Teklifin gerekçesinde, yurttaşlık görevlerinin ve sorumluluklarının cinsiyet ayrımı gözetmeksizin eşit dağıtılması gerektiği vurgulanıyor. Dilekçe sahibi, böylesi bir düzenlemenin toplumsal eşitlik ve ortak vatan savunması bilinci açısından daha adil bir zemin oluşturacağını savunuyor. Bu talep, Türkiye’de yıllardır süregelen askerlik yükünün sadece erkeklerin omuzlarında olmasının yarattığı toplumsal algıyı da sorgulamaya itiyor.
Mevcut Durum ve Teklifin Niteliği
Şu anki yasal düzenlemeye göre, askerlik hizmeti Türkiye Cumhuriyeti’nde sadece 20 yaşını doldurmuş erkek vatandaşlar için zorunludur. Kadınlar ise Türk Silahlı Kuvvetleri (TSK) bünyesinde subay, astsubay veya uzman personel olarak gönüllü ve profesyonel kariyer yapma imkanına sahipler.
TBMM Komisyonu’na sunulan bu başvuru, halihazırda kanun teklifi niteliği taşımaktan ziyade, bir vatandaşın mevcut sisteme dair görüş ve önerisini ifade etme yoludur. Yani bu aşamada, kadınlar için zorunlu askerliğin kabul edildiği veya yakın zamanda yürürlüğe gireceği anlamına gelmiyor. Ancak dilekçenin kamuoyunda yarattığı yankı, konunun potansiyel bir yasal düzenleme için önünü açıp açmayacağı sorusunu gündeme getiriyor.
Dünyadan Örnekler: Bir Dönüşümün İşareti mi?

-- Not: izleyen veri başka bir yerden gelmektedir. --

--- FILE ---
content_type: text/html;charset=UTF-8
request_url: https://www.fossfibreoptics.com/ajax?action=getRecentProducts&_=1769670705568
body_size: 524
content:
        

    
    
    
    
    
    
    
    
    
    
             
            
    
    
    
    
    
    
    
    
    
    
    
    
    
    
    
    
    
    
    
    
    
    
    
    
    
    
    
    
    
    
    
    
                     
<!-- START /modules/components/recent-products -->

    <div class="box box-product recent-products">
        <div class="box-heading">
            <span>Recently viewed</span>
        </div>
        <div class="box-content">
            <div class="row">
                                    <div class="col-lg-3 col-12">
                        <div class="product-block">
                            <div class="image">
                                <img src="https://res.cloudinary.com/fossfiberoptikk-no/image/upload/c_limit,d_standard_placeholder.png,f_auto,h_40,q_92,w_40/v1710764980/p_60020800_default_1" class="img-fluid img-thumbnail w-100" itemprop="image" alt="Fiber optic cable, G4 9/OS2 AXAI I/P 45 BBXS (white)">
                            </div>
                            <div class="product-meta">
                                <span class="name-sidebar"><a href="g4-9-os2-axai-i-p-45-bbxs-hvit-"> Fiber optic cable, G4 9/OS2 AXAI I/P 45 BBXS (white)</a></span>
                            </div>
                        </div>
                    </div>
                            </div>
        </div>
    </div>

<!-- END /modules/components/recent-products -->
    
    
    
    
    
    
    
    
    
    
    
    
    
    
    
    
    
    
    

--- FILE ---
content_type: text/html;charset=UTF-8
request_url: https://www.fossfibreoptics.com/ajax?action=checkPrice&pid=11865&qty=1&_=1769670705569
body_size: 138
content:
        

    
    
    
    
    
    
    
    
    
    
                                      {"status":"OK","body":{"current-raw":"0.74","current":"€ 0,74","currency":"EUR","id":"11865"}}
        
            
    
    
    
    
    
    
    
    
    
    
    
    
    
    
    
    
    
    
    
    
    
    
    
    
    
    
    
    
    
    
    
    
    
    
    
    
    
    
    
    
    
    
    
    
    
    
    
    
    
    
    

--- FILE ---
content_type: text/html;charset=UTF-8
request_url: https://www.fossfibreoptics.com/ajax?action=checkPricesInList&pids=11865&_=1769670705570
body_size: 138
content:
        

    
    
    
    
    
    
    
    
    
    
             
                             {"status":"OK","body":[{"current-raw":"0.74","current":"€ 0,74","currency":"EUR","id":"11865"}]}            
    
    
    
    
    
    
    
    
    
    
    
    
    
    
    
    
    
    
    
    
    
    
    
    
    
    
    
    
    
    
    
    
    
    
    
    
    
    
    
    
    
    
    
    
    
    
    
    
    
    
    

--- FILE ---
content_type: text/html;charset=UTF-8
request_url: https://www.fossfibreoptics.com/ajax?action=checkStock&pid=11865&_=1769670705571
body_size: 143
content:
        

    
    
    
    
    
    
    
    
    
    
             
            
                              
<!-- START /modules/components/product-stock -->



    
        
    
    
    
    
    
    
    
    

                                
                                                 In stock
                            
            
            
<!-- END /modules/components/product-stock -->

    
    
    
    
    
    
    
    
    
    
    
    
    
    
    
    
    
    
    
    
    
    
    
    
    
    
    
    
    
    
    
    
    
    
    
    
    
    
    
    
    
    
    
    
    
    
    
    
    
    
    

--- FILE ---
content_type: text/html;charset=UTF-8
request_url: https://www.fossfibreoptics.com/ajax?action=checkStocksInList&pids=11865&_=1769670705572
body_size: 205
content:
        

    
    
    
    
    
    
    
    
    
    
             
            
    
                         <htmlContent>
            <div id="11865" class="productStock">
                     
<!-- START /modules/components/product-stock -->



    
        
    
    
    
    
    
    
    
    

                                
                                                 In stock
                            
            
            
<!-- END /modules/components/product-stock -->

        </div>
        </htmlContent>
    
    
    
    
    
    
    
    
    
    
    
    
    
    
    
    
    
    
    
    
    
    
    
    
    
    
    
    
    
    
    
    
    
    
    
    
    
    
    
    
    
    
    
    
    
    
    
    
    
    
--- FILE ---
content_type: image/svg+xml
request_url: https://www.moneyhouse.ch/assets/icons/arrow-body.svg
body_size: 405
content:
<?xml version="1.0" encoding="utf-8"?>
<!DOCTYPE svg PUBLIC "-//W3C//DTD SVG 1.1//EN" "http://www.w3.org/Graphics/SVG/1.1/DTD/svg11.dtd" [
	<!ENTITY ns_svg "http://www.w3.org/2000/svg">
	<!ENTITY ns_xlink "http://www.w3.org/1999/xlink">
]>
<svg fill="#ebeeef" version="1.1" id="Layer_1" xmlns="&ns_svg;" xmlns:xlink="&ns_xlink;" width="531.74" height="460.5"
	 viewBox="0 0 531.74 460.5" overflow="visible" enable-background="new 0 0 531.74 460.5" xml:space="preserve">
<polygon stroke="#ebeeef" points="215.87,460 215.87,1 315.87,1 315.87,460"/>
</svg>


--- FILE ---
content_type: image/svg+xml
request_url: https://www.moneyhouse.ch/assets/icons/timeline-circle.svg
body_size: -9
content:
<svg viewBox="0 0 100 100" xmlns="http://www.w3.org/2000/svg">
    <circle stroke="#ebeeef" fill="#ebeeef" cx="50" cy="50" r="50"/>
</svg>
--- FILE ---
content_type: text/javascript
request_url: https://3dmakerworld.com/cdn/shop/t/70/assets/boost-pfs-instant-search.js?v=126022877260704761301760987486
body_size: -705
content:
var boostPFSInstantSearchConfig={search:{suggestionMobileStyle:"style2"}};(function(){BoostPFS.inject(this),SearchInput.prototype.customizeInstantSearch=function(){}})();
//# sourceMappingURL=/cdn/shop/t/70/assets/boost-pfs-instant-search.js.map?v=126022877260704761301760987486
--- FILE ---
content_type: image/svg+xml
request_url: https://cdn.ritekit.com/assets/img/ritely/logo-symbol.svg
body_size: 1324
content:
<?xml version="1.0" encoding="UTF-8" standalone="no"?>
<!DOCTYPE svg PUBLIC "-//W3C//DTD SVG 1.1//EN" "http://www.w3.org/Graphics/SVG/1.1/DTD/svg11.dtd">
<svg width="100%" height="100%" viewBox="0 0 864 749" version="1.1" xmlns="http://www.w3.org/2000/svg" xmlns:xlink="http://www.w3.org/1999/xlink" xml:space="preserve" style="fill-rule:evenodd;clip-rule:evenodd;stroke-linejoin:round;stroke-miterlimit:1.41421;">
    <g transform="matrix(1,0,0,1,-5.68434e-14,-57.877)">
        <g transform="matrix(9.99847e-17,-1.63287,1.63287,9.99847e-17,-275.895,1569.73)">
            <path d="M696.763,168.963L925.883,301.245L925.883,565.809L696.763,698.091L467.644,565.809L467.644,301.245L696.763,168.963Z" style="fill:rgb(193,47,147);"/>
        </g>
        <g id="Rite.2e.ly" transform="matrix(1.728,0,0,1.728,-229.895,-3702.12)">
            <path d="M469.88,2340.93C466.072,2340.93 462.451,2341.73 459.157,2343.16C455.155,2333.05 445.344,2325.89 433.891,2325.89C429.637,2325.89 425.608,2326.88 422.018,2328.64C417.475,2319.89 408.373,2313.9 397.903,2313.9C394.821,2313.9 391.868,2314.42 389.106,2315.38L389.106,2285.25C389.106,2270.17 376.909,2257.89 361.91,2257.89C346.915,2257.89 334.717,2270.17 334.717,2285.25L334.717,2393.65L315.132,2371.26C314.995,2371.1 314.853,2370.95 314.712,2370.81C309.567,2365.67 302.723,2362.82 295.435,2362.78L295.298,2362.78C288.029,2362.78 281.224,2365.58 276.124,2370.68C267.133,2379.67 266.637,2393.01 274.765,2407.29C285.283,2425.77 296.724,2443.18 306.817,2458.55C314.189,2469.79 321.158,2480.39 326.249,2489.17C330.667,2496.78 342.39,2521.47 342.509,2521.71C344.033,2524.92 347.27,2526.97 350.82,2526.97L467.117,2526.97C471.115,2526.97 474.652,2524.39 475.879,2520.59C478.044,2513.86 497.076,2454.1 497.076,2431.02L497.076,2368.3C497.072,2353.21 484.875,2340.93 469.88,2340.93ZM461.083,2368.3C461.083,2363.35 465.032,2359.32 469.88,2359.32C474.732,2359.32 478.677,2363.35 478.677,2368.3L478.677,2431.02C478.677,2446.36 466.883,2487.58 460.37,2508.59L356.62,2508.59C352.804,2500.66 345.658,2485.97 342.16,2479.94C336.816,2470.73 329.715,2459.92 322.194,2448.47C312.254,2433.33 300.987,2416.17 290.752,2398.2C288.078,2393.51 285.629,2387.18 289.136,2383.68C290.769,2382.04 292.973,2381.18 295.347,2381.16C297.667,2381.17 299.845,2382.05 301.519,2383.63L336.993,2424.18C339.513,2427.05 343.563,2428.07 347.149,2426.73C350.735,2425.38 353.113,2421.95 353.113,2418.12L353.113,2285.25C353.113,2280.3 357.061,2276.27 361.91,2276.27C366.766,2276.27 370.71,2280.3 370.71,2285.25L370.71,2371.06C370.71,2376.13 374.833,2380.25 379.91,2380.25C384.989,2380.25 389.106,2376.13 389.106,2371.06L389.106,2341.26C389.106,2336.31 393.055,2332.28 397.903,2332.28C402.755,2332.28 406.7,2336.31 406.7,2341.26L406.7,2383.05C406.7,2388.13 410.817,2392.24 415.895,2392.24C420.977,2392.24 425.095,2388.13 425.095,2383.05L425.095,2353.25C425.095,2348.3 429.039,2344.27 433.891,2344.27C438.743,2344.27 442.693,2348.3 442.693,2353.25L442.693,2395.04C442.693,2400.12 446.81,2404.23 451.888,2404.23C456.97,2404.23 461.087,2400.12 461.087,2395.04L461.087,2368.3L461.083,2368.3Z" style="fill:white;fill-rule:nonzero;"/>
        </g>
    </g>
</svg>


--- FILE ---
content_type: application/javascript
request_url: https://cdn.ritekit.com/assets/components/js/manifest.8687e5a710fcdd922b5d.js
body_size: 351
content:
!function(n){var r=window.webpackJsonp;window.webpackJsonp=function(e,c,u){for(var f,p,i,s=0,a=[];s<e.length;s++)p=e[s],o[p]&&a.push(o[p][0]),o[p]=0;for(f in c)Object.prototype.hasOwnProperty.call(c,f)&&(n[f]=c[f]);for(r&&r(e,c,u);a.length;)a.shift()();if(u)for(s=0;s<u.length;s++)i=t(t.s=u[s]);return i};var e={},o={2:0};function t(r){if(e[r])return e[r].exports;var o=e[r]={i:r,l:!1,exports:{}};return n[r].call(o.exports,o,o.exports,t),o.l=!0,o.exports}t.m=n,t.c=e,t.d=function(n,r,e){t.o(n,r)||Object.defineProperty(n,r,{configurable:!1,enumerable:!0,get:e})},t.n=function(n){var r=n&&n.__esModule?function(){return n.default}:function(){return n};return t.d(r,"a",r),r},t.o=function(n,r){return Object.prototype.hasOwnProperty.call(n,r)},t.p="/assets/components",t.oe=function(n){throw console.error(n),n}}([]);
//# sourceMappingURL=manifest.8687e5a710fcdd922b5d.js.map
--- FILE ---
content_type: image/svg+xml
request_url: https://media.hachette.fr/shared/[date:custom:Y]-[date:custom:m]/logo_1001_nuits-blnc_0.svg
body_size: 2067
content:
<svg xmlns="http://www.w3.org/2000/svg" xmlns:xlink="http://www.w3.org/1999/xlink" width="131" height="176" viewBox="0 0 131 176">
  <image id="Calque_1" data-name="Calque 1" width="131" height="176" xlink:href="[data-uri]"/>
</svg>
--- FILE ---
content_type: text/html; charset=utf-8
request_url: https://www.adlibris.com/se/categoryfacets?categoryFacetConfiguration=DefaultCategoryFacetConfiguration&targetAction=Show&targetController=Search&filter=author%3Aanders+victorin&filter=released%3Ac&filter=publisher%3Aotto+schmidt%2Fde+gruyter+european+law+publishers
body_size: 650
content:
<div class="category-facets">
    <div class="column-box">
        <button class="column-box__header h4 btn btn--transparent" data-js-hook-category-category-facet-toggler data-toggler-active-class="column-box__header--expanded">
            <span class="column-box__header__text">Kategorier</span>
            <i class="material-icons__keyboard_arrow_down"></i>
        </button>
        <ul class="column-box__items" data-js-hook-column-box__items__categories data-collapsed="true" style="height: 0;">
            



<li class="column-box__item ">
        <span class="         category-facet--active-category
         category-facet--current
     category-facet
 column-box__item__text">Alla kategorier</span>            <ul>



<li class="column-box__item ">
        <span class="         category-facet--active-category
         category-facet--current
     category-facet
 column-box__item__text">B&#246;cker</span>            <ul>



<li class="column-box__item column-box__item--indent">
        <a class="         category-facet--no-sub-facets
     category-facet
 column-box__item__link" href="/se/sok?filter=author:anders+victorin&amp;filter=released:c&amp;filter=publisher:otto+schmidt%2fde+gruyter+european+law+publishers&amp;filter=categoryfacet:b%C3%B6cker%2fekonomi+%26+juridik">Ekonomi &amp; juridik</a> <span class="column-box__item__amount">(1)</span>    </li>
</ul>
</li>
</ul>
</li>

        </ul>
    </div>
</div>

Dünyada, özellikle kuzey avrupa ve orta doğu coğrafyasında, kadınların zorunlu askerlik sistemine dahil edildiği başarılı örnekler mevcut. Norveç, İsveç, Finlandiya gibi gelişmiş ülkelerin yanı sıra, İsrail gibi stratejik zorunlulukları olan ülkeler de bu uygulamayı hayata geçirmiş durumda. Bu ülkelerdeki deneyimler, kadınların fiziksel ve zihinsel olarak askeri görevleri başarıyla yerine getirebildiğini ve orduların muharebe yeteneklerini güçlendirdiğini gösteriyor.
TBMM'ye sunulan bu dilekçe, Türkiye’nin de küresel eğilimleri takip ederek askerlik sisteminde köklü bir reforma gidip gitmeyeceği konusunda önemli bir işaret fişeği olarak değerlendirilebilir. Dilekçe Komisyonu’nun bu başvuruyu nasıl ele alacağı ve konunun siyasetin ana gündem maddelerinden biri haline gelip gelmeyeceği, önümüzdeki günlerde netlik kazanacak.